The league’s 10 presidents met on Tuesday in Dallas away from the Omni Hotel, where dozens of reporters were holed up for Big 12 media days.
On a teleconference afterward, Oklahoma president David Boren said, “There was continued interest expressed in expansion.” Big 12 commissioner Bob Bowlsby was authorized to actively evaluate what schools are interested and to report those findings back to the league presidents.
“We just finished the meeting, and I don’t know that I’m prepared to put a timeframe on it right now,” Bowlsby said. “But we intend to be active very soon.”
Later, Bowlsby said new schools could be added as soon as the 2017-18 athletic year. That’s fantastic news to school officials in places like Cincinnati, Houston, South Florida and BYU.
At least 10 schools have been connected to a larger Big 12, although it’s unclear which schools would be favored and which schools aren’t.
“If we are to expand, we want to find the strongest possible partners for expansion,” Boren said. “We’re not talking about just athletic partners, which of course that’s very important. What is the fan base? What is the TV following? But also what are the academic standards of these schools? What reputations do these schools have as institutions of integrity and shared values with us?
“So there are a number of factors that will be considered.”

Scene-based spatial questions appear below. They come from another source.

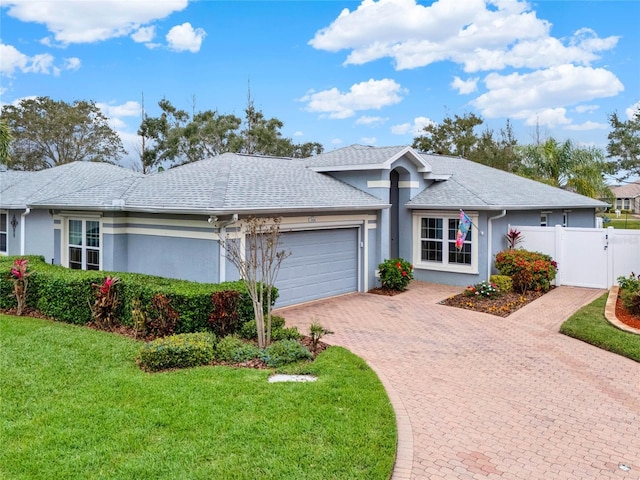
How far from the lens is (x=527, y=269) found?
14430mm

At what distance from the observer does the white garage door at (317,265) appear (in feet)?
41.9

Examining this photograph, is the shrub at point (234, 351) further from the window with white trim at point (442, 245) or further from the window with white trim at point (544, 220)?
the window with white trim at point (544, 220)

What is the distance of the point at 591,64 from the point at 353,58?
10913 millimetres

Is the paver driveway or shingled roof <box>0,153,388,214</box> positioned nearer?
the paver driveway

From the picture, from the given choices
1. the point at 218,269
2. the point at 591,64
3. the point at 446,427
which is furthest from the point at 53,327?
the point at 591,64

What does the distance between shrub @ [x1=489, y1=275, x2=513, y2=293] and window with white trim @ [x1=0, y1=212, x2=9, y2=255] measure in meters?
17.7

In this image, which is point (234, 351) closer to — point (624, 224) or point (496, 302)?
point (496, 302)

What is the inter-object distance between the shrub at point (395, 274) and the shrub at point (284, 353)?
7.07m

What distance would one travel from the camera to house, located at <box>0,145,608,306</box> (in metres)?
11.9

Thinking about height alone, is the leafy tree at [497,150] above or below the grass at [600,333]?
above

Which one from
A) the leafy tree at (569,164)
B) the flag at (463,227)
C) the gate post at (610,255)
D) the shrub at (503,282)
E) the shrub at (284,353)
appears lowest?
the shrub at (284,353)

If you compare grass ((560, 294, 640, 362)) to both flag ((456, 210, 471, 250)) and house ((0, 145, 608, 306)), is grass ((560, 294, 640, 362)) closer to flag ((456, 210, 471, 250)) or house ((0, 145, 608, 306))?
flag ((456, 210, 471, 250))

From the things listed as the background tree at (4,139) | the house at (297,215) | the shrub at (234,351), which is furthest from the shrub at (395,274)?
the background tree at (4,139)

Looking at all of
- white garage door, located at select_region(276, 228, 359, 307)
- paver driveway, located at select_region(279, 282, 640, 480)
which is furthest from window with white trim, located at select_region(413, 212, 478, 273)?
paver driveway, located at select_region(279, 282, 640, 480)
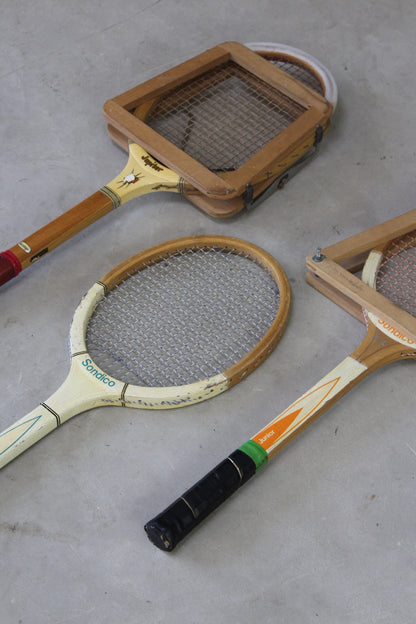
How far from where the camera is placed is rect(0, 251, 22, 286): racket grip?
1802 millimetres

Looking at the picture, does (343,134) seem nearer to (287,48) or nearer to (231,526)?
(287,48)

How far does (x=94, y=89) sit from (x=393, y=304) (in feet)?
3.88

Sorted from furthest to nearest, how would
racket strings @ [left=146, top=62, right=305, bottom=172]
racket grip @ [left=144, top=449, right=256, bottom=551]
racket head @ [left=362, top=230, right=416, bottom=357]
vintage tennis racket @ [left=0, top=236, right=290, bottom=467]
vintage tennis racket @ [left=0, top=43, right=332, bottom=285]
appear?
racket strings @ [left=146, top=62, right=305, bottom=172] → vintage tennis racket @ [left=0, top=43, right=332, bottom=285] → racket head @ [left=362, top=230, right=416, bottom=357] → vintage tennis racket @ [left=0, top=236, right=290, bottom=467] → racket grip @ [left=144, top=449, right=256, bottom=551]

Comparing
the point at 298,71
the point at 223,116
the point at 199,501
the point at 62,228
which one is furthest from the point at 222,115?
the point at 199,501

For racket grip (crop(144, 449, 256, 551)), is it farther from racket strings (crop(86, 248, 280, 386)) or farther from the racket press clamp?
the racket press clamp

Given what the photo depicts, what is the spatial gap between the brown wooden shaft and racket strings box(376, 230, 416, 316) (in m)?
0.68

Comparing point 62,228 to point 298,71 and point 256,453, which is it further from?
point 298,71

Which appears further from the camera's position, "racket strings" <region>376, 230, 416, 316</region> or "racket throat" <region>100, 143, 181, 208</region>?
"racket throat" <region>100, 143, 181, 208</region>

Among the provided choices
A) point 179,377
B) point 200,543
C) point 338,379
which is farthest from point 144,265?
point 200,543

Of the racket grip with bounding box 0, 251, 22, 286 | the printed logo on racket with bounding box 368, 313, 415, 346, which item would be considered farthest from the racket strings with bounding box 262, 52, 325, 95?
the racket grip with bounding box 0, 251, 22, 286

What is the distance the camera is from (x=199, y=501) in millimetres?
1463

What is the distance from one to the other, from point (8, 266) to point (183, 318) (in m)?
0.42

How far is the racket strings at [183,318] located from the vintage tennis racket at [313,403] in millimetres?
201

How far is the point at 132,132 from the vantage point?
1.99 meters
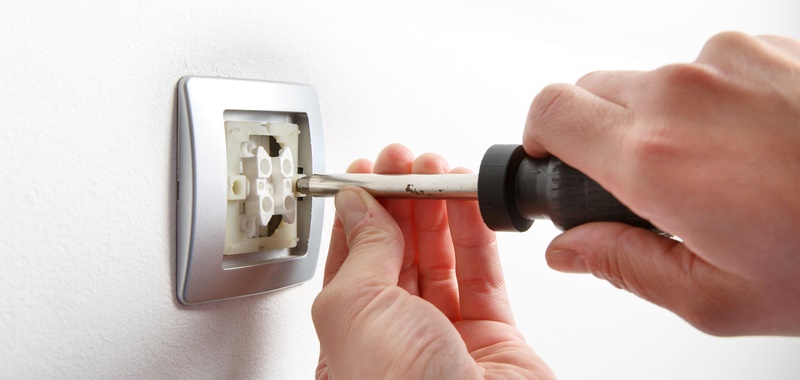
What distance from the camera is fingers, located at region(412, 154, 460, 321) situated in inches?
20.7

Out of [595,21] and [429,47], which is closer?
[429,47]

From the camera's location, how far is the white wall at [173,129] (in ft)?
1.13

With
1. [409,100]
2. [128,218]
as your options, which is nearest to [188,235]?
[128,218]

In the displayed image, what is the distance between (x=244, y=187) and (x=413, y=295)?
129 millimetres

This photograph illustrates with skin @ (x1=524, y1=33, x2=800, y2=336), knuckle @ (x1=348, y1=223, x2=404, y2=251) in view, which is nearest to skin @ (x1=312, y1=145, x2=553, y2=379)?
knuckle @ (x1=348, y1=223, x2=404, y2=251)

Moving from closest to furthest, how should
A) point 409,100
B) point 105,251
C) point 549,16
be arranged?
point 105,251 < point 409,100 < point 549,16

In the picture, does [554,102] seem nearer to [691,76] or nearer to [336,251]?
[691,76]

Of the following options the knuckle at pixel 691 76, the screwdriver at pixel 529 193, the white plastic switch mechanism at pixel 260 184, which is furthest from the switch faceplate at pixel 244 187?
the knuckle at pixel 691 76

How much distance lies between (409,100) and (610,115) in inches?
10.9

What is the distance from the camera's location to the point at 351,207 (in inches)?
16.9

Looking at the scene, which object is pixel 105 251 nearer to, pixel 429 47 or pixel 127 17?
pixel 127 17

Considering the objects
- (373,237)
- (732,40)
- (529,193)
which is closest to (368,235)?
(373,237)

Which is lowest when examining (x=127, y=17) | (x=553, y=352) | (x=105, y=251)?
(x=553, y=352)

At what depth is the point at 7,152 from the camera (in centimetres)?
33
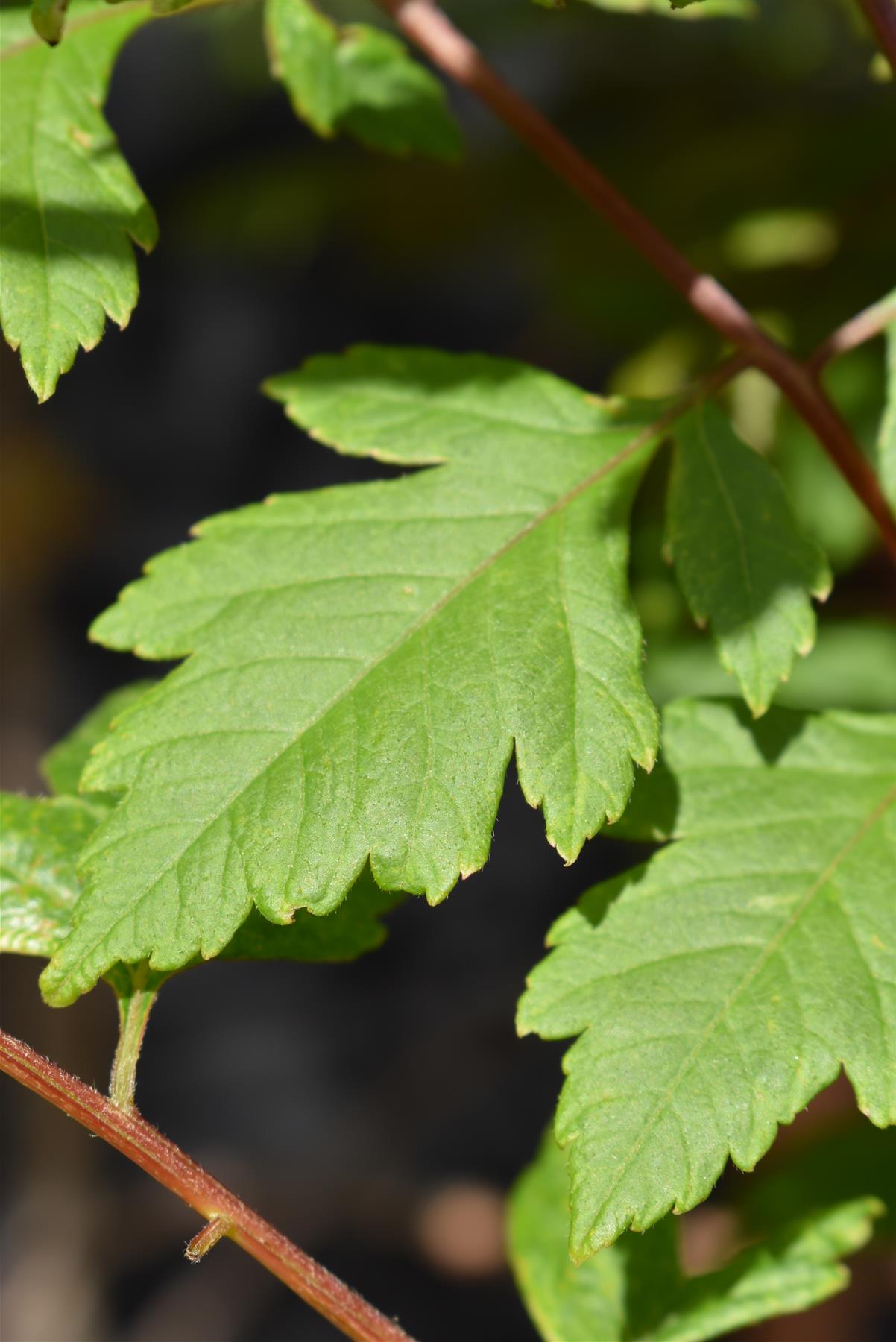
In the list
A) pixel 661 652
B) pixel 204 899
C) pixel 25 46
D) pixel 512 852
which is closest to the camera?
pixel 204 899

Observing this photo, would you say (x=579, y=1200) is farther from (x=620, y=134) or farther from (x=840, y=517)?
(x=620, y=134)

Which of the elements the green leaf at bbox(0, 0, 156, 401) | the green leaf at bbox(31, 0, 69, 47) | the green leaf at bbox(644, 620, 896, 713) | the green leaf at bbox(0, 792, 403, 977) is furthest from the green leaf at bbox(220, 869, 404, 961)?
the green leaf at bbox(644, 620, 896, 713)

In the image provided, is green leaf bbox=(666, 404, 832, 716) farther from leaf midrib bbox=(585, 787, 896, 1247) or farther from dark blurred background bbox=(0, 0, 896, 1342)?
dark blurred background bbox=(0, 0, 896, 1342)

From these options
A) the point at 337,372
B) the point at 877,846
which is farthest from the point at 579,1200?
the point at 337,372

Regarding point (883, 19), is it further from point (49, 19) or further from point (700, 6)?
point (49, 19)

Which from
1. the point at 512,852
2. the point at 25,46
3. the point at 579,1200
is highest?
the point at 25,46

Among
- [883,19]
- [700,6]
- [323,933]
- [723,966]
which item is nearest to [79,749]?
[323,933]
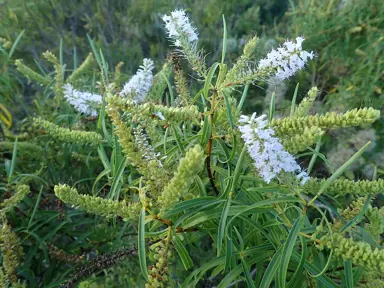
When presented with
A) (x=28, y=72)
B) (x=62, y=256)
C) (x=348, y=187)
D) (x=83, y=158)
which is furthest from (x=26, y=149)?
(x=348, y=187)

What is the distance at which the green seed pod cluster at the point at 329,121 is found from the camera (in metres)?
0.65

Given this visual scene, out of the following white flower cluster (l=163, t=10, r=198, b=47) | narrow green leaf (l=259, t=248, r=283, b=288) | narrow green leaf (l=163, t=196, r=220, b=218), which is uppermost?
white flower cluster (l=163, t=10, r=198, b=47)

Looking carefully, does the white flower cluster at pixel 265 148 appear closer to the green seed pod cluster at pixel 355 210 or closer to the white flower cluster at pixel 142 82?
the green seed pod cluster at pixel 355 210

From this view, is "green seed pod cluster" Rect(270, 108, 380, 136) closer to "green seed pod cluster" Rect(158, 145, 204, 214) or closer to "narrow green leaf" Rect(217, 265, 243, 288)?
"green seed pod cluster" Rect(158, 145, 204, 214)

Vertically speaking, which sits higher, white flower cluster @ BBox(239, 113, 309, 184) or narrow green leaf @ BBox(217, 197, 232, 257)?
white flower cluster @ BBox(239, 113, 309, 184)

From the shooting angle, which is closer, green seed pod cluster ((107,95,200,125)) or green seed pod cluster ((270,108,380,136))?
green seed pod cluster ((270,108,380,136))

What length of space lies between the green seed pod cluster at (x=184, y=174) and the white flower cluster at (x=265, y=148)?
13 centimetres

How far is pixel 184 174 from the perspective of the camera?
2.05ft

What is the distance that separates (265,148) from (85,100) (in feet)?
3.00

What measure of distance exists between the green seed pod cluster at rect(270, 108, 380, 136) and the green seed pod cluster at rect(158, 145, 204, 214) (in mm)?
201

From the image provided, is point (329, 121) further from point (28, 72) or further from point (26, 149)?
point (28, 72)

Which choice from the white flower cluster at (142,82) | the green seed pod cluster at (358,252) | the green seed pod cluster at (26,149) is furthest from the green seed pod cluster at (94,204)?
the green seed pod cluster at (26,149)

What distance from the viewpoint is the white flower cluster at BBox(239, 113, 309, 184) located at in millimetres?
722

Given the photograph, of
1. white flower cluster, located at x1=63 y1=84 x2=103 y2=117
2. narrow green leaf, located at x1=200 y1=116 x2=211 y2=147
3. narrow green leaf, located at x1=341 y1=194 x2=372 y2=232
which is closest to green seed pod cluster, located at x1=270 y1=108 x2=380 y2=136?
narrow green leaf, located at x1=200 y1=116 x2=211 y2=147
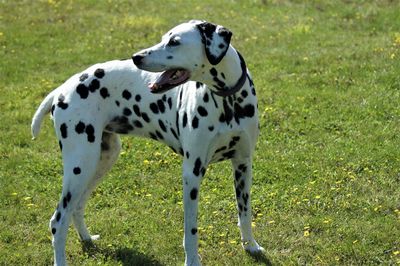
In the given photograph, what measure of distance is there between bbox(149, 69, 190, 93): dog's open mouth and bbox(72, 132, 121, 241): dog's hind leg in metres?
1.32

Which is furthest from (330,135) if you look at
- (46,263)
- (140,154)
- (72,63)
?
(72,63)

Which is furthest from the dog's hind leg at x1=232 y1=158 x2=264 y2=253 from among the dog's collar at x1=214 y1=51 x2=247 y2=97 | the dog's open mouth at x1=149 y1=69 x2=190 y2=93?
the dog's open mouth at x1=149 y1=69 x2=190 y2=93

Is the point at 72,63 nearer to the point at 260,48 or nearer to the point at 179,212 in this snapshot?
the point at 260,48

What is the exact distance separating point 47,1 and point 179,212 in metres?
11.1

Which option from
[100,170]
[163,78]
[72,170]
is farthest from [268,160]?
[163,78]

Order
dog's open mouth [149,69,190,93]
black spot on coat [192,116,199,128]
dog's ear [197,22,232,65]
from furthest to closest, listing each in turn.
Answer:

While expansion will thrill some, it’s unclear what changed from the Big 12 spring meetings when expansion talk was cooling. Oklahoma athletic director Joe Castiglione went a step further earlier this month by telling CBS Sports that expansion was dead “for the time being.”
Big 12 officials made it sound like expansion was no longer needed once the league brought back the football championship game for the 2017 season. That was the much-discussed “13th data point” that College Football Playoff organizers wanted to see. The championship game is expected to be worth approximately $30 million — about $3 million for each school.
“The Big 12 will benefit from its champion having played another game against a quality opponent,” CFP executive director Bill Hancock said Tuesday. “That’s what the Big 12 has been missing.”
Bowlsby never closed the door completely on expansion, though. On Monday, the ACC reached an agreement with ESPN for a digital network. Boren said Big 12 presidents didn’t have details of the ACC contract yet. Could the Big 12 strengthen its leverage with TV partners to get a conference network by adding more teams? Boren wasn’t sure.
Texas President Gregory L. Fenves told the American-Statesman in June that a case for conference expansion had to be “a strong one.” Apparently, now it is.
“I would be presumptuous and not fully honest if I told you that I have a completely fleshed-out plan on it at this point,” Bowlsby said.